• Regulatory authority to oversee standards in public and private sectors 

The Ministry of Digital Economy stated that new cybersecurity laws, which are currently being drafted, would make it mandatory for both private and public institutions to implement an annual compliance readiness strategy on cybersecurity. 

When contacted by The Daily Morning yesterday (24), Ministry Secretary Waruna Sri Dhanapala said that cybersecurity efforts had so far largely been handled by the Sri Lanka Computer Emergency Readiness Team (SLCERT), but that a new Cybersecurity Regulatory Authority would be established under the proposed laws.

He said the new authority would be granted regulatory powers over both public and private institutions. “There are both proactive measures to avoid cyber crimes and also what to do after such an event,” he said.

Dhanapala added that the proposed legislation was based on a Bill initially drafted in 2019, but several new sectors had since been added due to the rapid rise of social media-related and cyber-related offences. “Under this, the measures and regulations relating to cyber war crimes in the international domain will also be regulated,” he said.

He further said that institutions failing to comply with the regulations could face fines and mandatory consultations.

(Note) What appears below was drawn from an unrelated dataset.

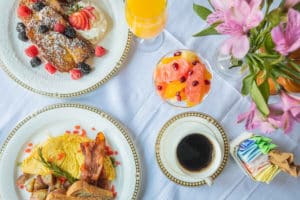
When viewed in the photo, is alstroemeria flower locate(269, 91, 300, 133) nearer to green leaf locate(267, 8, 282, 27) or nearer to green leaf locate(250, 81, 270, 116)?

He went on to say that cyber-related offences had previously been governed under the Computer Crime Act No. 24 of 2007, but several shortcomings had emerged over time. “At times, it is difficult to prove that certain crimes were committed through a computer. Those kinds of issues will be addressed through these new laws,” he said.

Last week, Deputy Minister of Digital Infrastructure Eranga Weeraratne told Parliament that a new cybersecurity law would soon be introduced and that a Cybersecurity Regulatory Authority would be established, noting that Sri Lanka currently lacked adequate laws to address cybercrime effectively.

The move comes amid a rise in reported cybercrime incidents in recent months.